Fonte: Caros Ouvintes
[21/12/08]
E o rádio digital? Uma análise responsável
por Hélio Costa, jornalista, senador da República, ministro das
Comunicações
O rádio digital, mesmo nos países de origem, tem ainda muitos problemas,
que precisam ser solucionados antes de tomarmos uma decisão que terá um
impacto direto nas comunicações.
O artigo de Nair Prata (3/12) sobre o projeto
de rádio digital, em estudos no Ministério das Comunicações (Minicom),
merece reparos em virtude dos inúmeros equívocos cometidos pela autora. O
primeiro é não ver que a TV digital está com o seu cronograma de instalação
adiantado em 18 meses e que, em apenas um ano, desde seu lançamento, em 2 de
dezembro de 2007, cerca de 46% da população brasileira, inclusive a de Belo
Horizonte e região, já tem cobertura de TV digital. Os Estados Unidos
levaram 10 anos para chegar a esse índice em um país que tem aproximadamente
a mesma extensão territorial do Brasil. Diferentemente da TV, o rádio
digital continua enfrentando sérios problemas nos seus países de origem. Em
retrospecto, quando chegamos ao Ministério das Comunicações, há três anos,
algumas das principais emissoras brasileiras já estavam testando, sem
observação de normas técnicas, o sistema norte-americano IBOC de rádio
digital. O grupo de trabalho que criamos para supervisionar as decisões
sobre o rádio digital sugeriu a realização de testes oficiais e rigorosos
com o IBOC e também com os padrões europeus. O nosso objetivo é encontrar as
ferramentas básicas de um sistema que transmita em ondas médias (OM) e
freqüência modulada (FM), de modo a que o receptor do rádio digital possa
captar as transmissões no sistema analógico atual, em OM e FM, e passar
automaticamente para o digital onde a tecnologia estiver disponível. Caso
contrário, precisaríamos de três receptores diferentes: um para o rádio
analógico que você tem em sua casa ou no carro, um para captar a transmissão
em FM digital e outro para captar a transmissão em ondas médias ou OM
digital.
Os padrões norte-americano e europeu de rádio
digital têm diferenças fundamentais. Enquanto o IBOC transmite no mesmo
canal, sem utilização de um novo espaço no espectro eletromagnético, tanto
em OM quanto em FM, o europeu DAB (digital audio broadcasting) , precisa de
freqüências diferentes para a transmissão em ondas médias e não faz
transmissões em FM, ou freqüência modulada. O DRM, por sua vez, também só
transmite em OM e precisa de novos canais, impossibilitando a sua utilização
nas principais cidades brasileiras. Só recentemente o padrão europeu DRM
informou que está estudando um sistema de freqüência modulada, transmitido
no mesmo canal, no sistema digital. A empresa IBiquity, detentora da patente
do IBOC, ou Radio HD, se prontificou a trazer os equipamentos para os testes
que estão sendo conduzidos no Brasil pela Universidade Mackenzie,
supervisionados pelo Ministério das Comunicações, Agência Nacional de
Telecomunicações (Anatel) e Associação Brasileira de Emissoras de Rádio e
Televisão (Abert). Os europeus, entretanto, até agora, não viabilizaram a
aparelhagem necessária às medições de campo, fundamentais para uma avaliação
científica e correta dos seus padrões. Outra questão
que os três sistemas precisam resolver é a transmissão em baixa potência,
que ainda não está definida, para que o rádio digital, no Brasil, não exclua
as rádios comunitárias autorizadas, principais instrumentos de interação dos
bairros e pequenas comunidades. Na verdade, esperamos que os EUA e a Europa
resolveram os problemas que encontraram na implantação do rádio digital e
que impediram, até agora, a sua popularização.

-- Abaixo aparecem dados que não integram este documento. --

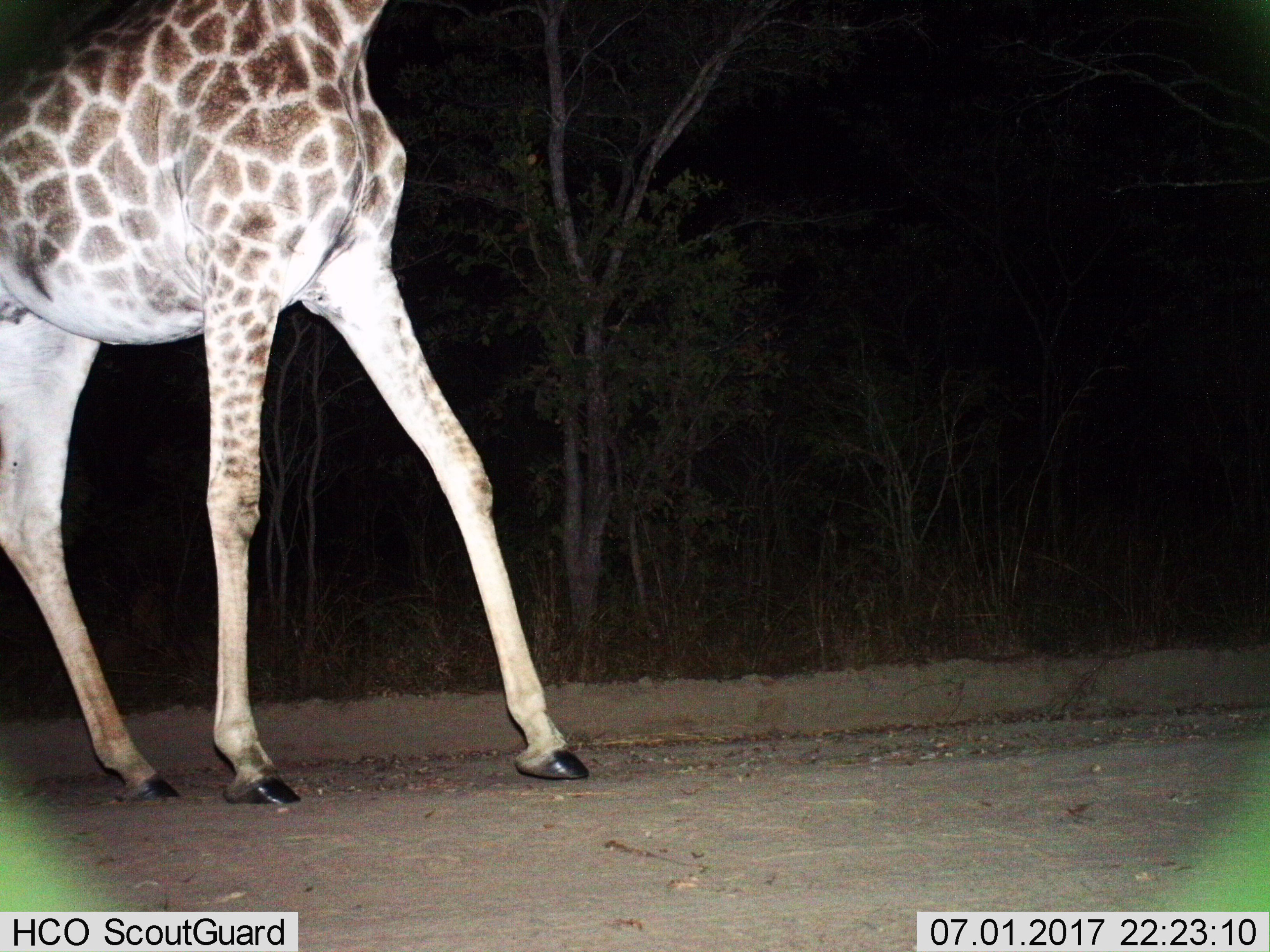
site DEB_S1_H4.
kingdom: Animalia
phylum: Chordata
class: Mammalia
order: Artiodactyla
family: Giraffidae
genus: Giraffa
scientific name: Giraffa camelopardalis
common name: giraffe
Giraffe (Giraffa camelopardalis), count 1. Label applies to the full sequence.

Vejam os exemplos: a edição do Wall Street
Journal de 4 de novembro trouxe um artigo assinado pela editora de
tecnologia Sarah McBride, no qual diz que “apesar dos milhões de dólares
gastos no desenvolvimento e divulgação do Rádio Digital HD, os consumidores,
até agora, não têm informações suficientes e ainda não demonstram qualquer
entusiasmo pela nova tecnologia”. A revista Radio World, editada por
engenheiros de rádio, em artigo de Paul J. McLane, diz que apenas 0,0015%
dos norte-americanos ouvem o rádio digital, que está sendo testado
comercialmente por 1,8 mil rádios de um total de 13 mil emissoras existentes
no país. A FCC, a agência reguladora norte-americana, informa que o Radio HD
cobre, atualmente, só 1,5% do território norte-americano e que tem apenas
450 mil usuários em uma população de 300 milhões de pessoas. A revista Radio
World critica, também, o preço do receptor de rádio digital nos EUA: US$ 80
(R$ 170), o mais barato. Imagine a que preço esse rádio chegaria ao Brasil.
Na Europa, a implantação do rádio digital também está com enormes problemas.

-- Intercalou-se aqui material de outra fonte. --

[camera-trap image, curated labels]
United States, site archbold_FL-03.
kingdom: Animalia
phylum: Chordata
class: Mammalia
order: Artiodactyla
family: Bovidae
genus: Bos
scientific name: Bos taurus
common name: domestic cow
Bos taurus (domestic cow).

A conceituada publicação Observatório do Direito à Comunicação, em 22 de
fevereiro deste ano, fez uma análise crítica da questão sob o título “A
transição para o rádio digital ainda está em xeque na Europa”. O artigo
relata o “relativo fracasso do rádio digital, em ondas médias, reafirmando
que os testes demonstraram que a qualidade do áudio do sistema DAB ou
transmissão de rádio digital é pior do que o áudio da transmissão FM
analógica”. O jornal inglês The Guardian, por sua vez, foi ainda mais
incisivo na observação técnica que fez, e reproduziu assim o pensamento dos
radiodifusores europeus: “Nós temos medo de dizer isso publicamente, mas, se
pudéssemos, todos nós (dirigentes de rádios digitais) devolveríamos nossas
licenças de DAB amanhã”. O analista de mídia do Dresdner Kleinwort, Richard
Menzies-Gow, completou: “Os custos são altos e o formato não gera lucro”.
Como se vê, claramente,
nem mesmo nos Estados Unidos e na Europa o rádio digital está aprovado. O
Brasil está atento a tudo isso e só tomará uma decisão quando ela for
tecnicamente correta e atender o interesse público. A demora não é nossa. O
rádio digital, mesmo nos países de origem, tem ainda muitos problemas que
precisam ser solucionados antes de tomarmos uma decisão que terá um impacto
direto nas comunicações, na indústria eletroeletrônica e principalmente nas
políticas públicas de inclusão digital. Por outro lado, como fez na
decisão da TV Digital, o Governo Brasileiro não escolherá “um sistema de
rádio digital até o fim de 2008″, como diz equivocadamente a articulista.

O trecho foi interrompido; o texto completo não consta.